- [Given problem]: Please reproduce the items word for word, starting with the line that has "From the perspective" and ending after the last line of the items.
— start Dataset —
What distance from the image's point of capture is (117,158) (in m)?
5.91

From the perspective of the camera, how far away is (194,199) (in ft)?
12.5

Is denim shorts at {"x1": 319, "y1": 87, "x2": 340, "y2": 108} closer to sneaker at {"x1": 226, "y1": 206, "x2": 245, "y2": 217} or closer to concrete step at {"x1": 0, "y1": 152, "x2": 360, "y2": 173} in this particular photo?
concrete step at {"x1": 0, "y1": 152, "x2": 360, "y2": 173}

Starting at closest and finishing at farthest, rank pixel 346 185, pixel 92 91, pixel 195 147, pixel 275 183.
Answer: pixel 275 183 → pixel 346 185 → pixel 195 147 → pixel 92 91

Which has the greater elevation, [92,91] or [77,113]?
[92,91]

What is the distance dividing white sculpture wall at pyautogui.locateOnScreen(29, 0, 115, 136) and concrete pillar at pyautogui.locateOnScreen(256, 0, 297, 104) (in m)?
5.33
— end Dataset —
- [Answer in full]:
From the perspective of the camera, how far away is (194,199) (in ft)?
12.5

Is denim shorts at {"x1": 319, "y1": 87, "x2": 340, "y2": 108} closer to sneaker at {"x1": 226, "y1": 206, "x2": 245, "y2": 217} or closer to concrete step at {"x1": 0, "y1": 152, "x2": 360, "y2": 173} in this particular photo?
concrete step at {"x1": 0, "y1": 152, "x2": 360, "y2": 173}

Starting at closest and finishing at farthest, rank pixel 346 185, pixel 92 91, pixel 195 147, pixel 275 183.
Answer: pixel 275 183 → pixel 346 185 → pixel 195 147 → pixel 92 91

Which has the greater elevation, [92,91] or [77,113]?
[92,91]

What is the distance dividing white sculpture wall at pyautogui.locateOnScreen(29, 0, 115, 136) and concrete pillar at pyautogui.locateOnScreen(256, 0, 297, 104) (in m)?
5.33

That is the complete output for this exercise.